Tuesday, April 21, 2009

Assignment #10 - Eugene Chang

A problem that can be solved by a large group is identifying a song. Take for example that I don’t know a song that I heard on the radio yesterday. I don’t remember the words, can’t find the title or artist of the song from anywhere, and only know sort of how to hum the chorus. There’s a few ways that one could still go about trying to figure out the song, but staying on topic for this post, a good way of trying to figure it out is to try to hum it to someone and see if they know it. The more people you can poll with this hummed version of the song, the better possibility that someone actually knows the song.

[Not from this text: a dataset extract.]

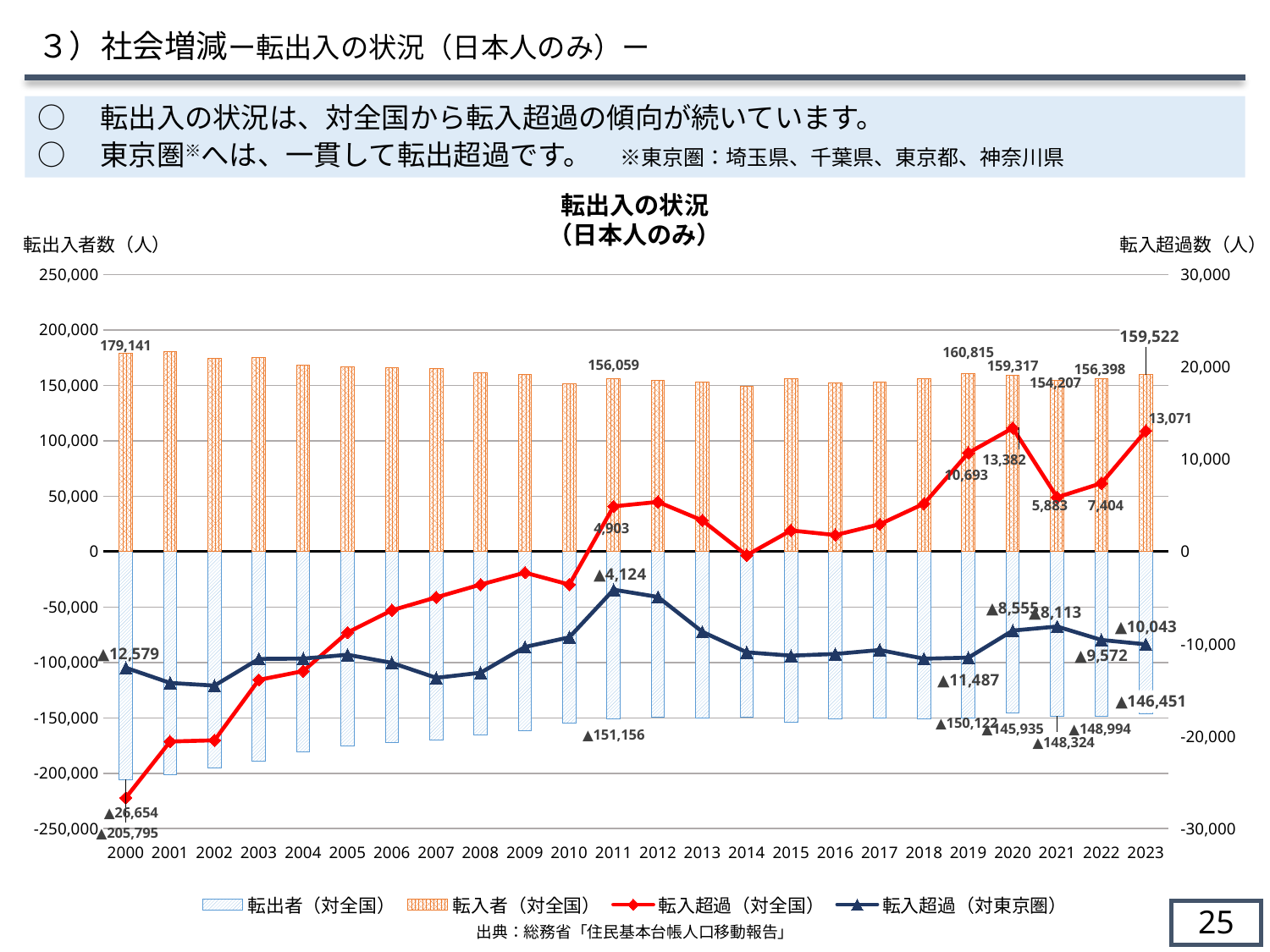
How many years are shown on the x axis of the chart 転出入の状況（日本人のみ）? 24 In the chart 転出入の状況（日本人のみ）, is the value of 転入者（対全国） for 2005 greater or less than 150,000? greater In the chart 転出入の状況（日本人のみ）, does the 転入超過（対全国） line rise or fall from 2000 to 2011? rise In the chart 転出入の状況（日本人のみ）, in which year is 転入超過（対全国） at its lowest? 2000 In the chart 転出入の状況（日本人のみ）, what is the value of 転入超過（対全国） for 2020? 13,382 In the chart 転出入の状況（日本人のみ）, what is the value of 転入者（対全国） for 2023? 159,522 In the chart 転出入の状況（日本人のみ）, which year has the larger 転入超過（対全国） value, 2020 or 2023? 2020 How many series does the legend of the chart 転出入の状況（日本人のみ） list? 4 In the chart 転出入の状況（日本人のみ）, what is the value of 転入超過（対東京圏） for 2011? ▲4,124 In the chart 転出入の状況（日本人のみ）, what is the value of 転出者（対全国） for 2000? ▲205,795 In the chart 転出入の状況（日本人のみ）, how much higher is 転入者（対全国） in 2023 than in 2022? 3,124 What kind of chart is 転出入の状況（日本人のみ）? Combined bar and line chart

This is a pretty arduous task in trying to find people to actually listen to you hum a song over and over to see if they recognize it (for both me and my friends!). There’s also no guarantee that I’m actually great at humming and could be completely off from the song itself. Essentially, if I’m bad enough at humming the song, there’s no computer algorithm that could even come close to identifying what I’m trying to sing and match it to a song. (On an important detail of recorded sound, even the “sound of silence” can ruin a recording and make the wave form completely indistinguishable from other wave forms similar to it, even though to our ears, it doesn’t sound like music or even any sound at all).

Technology though can still come through for us in this way. Imagine a system that records your hum of the song and shares it for people to try to identify. This creates a community for people to try to ID what song it actually is. It’s also not too far off to think that I probably don’t have the best recording equipment available if I can’t sing too well. Say I have a web cam to record it. If we collect other people trying to hum songs as well, it’s a good chance they’ll be recording through the same equipment (or better). Thus, it’s probably much easier for an algorithm to try to match these sounds together. Additionally, the identification of some songs would allow other hums that are closer to be more closely matched with another. It’s all just becomes one big machine learning problem!

2 comments:

  1. I think this is a great example of a task that could be crowdsourced and be very accurate. Even more than just identifying a song would be categorizing music based on related genres, lyrical content, and moods. Currently there are some computer systems that recognize tones like the Shazam program for some mobile phones which is actually surprisingly accurate. However there is no way for a machine to understand the metaphors and meanings of songs--at least not yet. Imagine if you were making a playlist and you were able to type in "I want hip-hop with jazz influence and talk about politics". This request could be broken down into components and crowdsourced so that your friends or other users could recommend songs.

    ReplyDelete
  2. Who's ID'ing the songs? I like the idea of matching different peoples hums to try and create an accurate humming of the song, and at that point you could possibly use the computer to match to a song. However, I don't think you would be able to get people to sit on their computer and listen to people humming, while trying to figure out what song it is. You would have to offer some incentive system to get people to do it, ie you can only submit a hum if you attempt to answer another hum. Interesting idea though.